State policymakers are confronting well-documented intersecting crises – medical, economic, and racial – with especially dire implications for educational equity. State education leaders face a moral urgency to both understand and respond to the challenges students are experiencing and to do so in ways that address burgeoning equity gaps. Education assessment can play a crucial role in identifying these learning and related challenges, allowing policy leaders to direct resources to where the needs are the greatest. It will be incredibly challenging, however, to collect, interpret, and use high-quality state standardized test data this school year. This brief recognizes this conundrum and offers recommendations for state leaders regarding assessment in 2020-2021 including:

  1. Separate assessment from accountability. There are serious threats to producing valid data to support accountability decisions this year. Changes to accountability systems will require a waiver to state ESSA plans and possibly change in state law or regulation.
  2. Plan now! State standardized tests operate on a long planning and quality-control-cycle, therefore, the time to act is now. Planning must begin almost immediately. Waiting until January or February will be too late to adapt testing systems to best understand and act on opportunity gaps and learning progress. Plans should also account for various contingencies, particularly due to remote and hybrid schooling, and allow for adjustment as conditions change.

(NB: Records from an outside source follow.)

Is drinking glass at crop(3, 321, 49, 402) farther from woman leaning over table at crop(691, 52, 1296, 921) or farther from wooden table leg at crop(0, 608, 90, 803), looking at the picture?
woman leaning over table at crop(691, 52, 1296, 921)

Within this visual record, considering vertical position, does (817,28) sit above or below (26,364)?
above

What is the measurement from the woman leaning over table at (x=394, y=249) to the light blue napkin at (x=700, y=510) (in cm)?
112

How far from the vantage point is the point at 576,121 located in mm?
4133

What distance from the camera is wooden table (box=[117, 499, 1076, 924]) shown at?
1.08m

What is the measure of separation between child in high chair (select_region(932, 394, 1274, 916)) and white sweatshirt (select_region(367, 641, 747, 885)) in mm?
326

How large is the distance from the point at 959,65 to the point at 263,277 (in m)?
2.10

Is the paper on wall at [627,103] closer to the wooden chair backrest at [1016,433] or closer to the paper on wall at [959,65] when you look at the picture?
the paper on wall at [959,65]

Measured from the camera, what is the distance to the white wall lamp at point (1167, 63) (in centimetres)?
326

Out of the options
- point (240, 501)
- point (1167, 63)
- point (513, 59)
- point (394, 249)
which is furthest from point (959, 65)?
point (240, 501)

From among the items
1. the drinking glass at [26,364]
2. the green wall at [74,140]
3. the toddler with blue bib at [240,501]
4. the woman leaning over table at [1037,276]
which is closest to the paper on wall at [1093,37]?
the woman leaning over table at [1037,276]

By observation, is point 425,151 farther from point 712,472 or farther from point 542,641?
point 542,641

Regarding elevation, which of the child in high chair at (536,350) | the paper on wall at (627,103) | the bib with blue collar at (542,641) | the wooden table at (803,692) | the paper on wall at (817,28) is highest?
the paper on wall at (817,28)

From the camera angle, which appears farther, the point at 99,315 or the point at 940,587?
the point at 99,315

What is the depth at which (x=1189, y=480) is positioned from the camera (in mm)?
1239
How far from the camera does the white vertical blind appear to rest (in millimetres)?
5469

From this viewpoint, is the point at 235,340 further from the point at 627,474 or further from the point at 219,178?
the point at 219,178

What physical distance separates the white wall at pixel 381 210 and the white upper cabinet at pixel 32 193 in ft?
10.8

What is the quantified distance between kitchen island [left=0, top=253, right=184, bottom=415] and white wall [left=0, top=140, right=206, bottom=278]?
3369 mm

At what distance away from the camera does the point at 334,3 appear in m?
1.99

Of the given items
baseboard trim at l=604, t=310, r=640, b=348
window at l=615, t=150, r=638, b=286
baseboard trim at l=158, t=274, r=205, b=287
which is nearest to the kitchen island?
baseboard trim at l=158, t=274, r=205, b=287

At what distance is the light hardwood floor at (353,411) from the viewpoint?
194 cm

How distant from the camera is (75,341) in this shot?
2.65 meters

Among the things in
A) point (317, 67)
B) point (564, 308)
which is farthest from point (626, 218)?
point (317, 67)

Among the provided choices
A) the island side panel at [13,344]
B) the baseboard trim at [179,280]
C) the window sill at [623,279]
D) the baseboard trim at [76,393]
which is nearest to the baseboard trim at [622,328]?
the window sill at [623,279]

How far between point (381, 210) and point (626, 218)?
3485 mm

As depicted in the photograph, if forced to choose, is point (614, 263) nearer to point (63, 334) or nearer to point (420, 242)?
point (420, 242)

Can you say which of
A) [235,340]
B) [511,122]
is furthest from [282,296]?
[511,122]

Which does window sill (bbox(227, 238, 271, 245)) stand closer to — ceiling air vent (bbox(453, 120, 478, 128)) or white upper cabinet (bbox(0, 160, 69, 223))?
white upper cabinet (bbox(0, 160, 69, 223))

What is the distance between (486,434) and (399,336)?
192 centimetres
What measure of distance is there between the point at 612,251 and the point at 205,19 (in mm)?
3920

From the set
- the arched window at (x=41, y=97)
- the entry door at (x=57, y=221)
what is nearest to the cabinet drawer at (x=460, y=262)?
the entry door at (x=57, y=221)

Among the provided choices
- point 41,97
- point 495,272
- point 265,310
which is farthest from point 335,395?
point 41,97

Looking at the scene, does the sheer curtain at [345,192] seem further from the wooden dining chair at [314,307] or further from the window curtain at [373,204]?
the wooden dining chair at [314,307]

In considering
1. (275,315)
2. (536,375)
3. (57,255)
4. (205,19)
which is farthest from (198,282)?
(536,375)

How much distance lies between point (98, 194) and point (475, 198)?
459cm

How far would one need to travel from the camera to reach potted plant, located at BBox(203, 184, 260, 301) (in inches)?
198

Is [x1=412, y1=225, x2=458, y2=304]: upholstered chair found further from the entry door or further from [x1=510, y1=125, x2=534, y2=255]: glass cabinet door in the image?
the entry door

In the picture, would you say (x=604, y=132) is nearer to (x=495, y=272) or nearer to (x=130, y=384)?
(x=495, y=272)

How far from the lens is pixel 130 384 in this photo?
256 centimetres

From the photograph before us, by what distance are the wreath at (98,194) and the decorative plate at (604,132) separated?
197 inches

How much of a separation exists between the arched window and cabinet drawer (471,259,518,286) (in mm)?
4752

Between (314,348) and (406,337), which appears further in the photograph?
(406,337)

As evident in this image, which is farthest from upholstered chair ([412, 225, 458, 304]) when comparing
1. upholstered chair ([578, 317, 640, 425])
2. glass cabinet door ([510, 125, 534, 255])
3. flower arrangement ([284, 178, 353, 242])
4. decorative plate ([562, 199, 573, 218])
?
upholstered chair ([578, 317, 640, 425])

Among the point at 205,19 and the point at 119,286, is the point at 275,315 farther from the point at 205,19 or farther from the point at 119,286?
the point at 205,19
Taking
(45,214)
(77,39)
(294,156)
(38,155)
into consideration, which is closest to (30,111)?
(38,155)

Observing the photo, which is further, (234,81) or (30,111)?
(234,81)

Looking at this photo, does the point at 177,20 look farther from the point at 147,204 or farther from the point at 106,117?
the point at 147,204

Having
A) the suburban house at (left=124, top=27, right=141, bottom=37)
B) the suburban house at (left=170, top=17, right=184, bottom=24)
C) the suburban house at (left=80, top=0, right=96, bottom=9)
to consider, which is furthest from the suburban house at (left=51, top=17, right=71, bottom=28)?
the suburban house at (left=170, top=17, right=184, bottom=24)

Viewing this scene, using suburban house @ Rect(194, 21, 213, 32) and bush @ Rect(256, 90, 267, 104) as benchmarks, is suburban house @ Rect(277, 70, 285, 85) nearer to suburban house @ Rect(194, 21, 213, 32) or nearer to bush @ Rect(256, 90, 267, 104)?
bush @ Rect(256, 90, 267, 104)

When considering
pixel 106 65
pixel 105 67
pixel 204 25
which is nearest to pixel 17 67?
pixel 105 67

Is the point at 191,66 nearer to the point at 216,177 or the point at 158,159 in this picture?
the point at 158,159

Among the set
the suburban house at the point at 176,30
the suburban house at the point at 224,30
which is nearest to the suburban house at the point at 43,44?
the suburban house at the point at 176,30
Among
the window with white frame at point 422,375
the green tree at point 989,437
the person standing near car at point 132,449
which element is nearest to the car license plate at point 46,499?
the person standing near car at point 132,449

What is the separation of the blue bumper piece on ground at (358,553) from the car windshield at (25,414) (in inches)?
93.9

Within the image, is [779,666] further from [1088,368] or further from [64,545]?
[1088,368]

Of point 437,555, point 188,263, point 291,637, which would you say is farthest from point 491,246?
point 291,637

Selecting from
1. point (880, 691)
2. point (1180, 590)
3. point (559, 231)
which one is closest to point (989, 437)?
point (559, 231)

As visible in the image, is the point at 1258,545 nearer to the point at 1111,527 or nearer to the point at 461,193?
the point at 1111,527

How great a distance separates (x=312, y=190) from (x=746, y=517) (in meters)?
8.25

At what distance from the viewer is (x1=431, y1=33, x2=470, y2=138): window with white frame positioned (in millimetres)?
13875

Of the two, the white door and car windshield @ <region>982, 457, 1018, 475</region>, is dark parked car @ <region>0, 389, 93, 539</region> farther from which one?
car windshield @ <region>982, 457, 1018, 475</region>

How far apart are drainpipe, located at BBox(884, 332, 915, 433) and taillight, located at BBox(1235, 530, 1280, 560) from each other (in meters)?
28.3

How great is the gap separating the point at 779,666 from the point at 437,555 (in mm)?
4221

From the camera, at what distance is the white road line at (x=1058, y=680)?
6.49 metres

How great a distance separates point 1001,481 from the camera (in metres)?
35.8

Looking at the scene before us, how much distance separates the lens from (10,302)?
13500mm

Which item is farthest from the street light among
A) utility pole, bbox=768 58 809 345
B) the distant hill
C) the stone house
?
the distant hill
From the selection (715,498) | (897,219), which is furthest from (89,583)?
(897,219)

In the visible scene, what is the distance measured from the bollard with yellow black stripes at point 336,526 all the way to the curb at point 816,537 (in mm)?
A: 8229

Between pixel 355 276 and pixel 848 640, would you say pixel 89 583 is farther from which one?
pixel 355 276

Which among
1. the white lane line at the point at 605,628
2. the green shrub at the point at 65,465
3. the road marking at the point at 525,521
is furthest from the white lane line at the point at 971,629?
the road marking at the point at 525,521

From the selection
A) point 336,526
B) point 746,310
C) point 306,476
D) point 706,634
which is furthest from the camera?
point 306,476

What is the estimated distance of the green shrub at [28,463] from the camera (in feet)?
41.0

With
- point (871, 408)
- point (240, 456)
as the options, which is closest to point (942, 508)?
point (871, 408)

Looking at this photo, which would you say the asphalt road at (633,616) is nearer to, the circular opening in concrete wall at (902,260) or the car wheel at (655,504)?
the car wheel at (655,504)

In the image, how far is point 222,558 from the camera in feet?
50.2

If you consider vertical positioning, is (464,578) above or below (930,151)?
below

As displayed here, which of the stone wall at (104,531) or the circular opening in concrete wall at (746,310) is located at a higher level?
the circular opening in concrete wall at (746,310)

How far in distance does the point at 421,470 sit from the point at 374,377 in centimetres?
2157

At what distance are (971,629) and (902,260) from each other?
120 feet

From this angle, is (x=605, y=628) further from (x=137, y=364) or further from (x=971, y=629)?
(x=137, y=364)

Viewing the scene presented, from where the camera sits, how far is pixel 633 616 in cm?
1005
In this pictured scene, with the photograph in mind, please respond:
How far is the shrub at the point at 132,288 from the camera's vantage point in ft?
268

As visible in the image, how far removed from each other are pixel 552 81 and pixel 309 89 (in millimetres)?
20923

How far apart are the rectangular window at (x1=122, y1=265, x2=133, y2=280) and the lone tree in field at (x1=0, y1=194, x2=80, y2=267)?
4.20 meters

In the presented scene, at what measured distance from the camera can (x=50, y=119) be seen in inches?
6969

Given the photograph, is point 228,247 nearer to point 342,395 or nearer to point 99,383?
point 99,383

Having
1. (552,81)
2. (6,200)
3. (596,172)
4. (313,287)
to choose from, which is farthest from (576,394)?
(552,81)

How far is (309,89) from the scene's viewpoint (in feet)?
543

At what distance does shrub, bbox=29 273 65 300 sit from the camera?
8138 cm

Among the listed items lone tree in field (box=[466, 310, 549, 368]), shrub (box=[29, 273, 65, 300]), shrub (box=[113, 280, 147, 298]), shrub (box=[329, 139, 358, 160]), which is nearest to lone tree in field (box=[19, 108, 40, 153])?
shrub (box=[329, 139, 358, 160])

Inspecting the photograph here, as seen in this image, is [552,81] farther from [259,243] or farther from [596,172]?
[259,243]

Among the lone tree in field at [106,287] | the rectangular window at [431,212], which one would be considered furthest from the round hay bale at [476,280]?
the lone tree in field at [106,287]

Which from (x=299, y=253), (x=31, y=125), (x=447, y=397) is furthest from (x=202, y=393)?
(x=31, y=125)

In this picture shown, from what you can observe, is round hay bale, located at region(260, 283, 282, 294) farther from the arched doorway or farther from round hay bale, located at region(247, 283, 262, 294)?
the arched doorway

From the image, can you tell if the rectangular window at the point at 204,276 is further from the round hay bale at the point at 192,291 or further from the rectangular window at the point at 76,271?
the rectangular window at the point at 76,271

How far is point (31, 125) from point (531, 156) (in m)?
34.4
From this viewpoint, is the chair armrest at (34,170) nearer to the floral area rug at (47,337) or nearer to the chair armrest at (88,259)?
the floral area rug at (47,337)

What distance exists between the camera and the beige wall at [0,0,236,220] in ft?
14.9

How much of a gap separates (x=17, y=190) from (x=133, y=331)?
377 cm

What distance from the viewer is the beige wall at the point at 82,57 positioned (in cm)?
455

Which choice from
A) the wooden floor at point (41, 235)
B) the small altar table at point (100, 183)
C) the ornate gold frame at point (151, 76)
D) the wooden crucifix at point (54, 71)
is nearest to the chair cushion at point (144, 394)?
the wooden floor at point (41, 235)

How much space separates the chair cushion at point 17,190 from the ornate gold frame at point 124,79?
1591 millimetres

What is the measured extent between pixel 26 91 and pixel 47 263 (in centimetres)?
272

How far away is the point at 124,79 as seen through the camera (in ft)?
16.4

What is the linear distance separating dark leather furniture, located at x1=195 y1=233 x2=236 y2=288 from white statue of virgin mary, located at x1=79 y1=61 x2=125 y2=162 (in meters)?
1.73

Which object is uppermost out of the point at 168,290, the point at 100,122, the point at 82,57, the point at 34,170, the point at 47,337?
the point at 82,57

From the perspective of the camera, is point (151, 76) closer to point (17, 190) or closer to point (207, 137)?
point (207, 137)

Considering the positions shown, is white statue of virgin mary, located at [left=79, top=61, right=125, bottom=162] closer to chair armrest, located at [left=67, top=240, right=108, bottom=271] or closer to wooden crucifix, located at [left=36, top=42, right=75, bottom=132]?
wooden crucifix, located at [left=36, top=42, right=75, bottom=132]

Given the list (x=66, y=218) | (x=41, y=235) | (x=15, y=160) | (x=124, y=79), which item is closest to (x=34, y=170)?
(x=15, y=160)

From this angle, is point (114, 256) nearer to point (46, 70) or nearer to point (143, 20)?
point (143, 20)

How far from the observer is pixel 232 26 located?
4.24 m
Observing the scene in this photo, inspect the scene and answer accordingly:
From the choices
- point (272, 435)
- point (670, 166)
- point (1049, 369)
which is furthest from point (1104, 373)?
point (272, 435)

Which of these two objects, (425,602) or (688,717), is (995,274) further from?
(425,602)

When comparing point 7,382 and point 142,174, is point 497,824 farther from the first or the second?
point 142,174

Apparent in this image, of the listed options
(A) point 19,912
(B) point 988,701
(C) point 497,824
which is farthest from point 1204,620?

  3. Collect Opportunity-to-Learn (OTL) information. States must design a system for collecting data to document and understand students’ access to the resources, tools, and experiences they need to learn for two main reasons:
    1. State summative assessments do not provide information necessary for policymakers to understand students’ learning context. Indicators such as whether students have access to devices and broadband, the type (e.g., synchronous/asynchronous) and amount of instruction available, and the level at which students are engaged are essential for shining a light on inequitable opportunities and directing additional resources where they are most urgently needed.
    2. State summative assessment results cannot be interpreted this year without a better understanding of the circumstances and opportunities facing students. Did a student or group of students get a question wrong because they did not know the concepts tested, were not taught the concepts as part of planned instruction, or did not have the technology to perform their best on the test? Without OTL data this year, it will not be possible to accurately interpret test score data.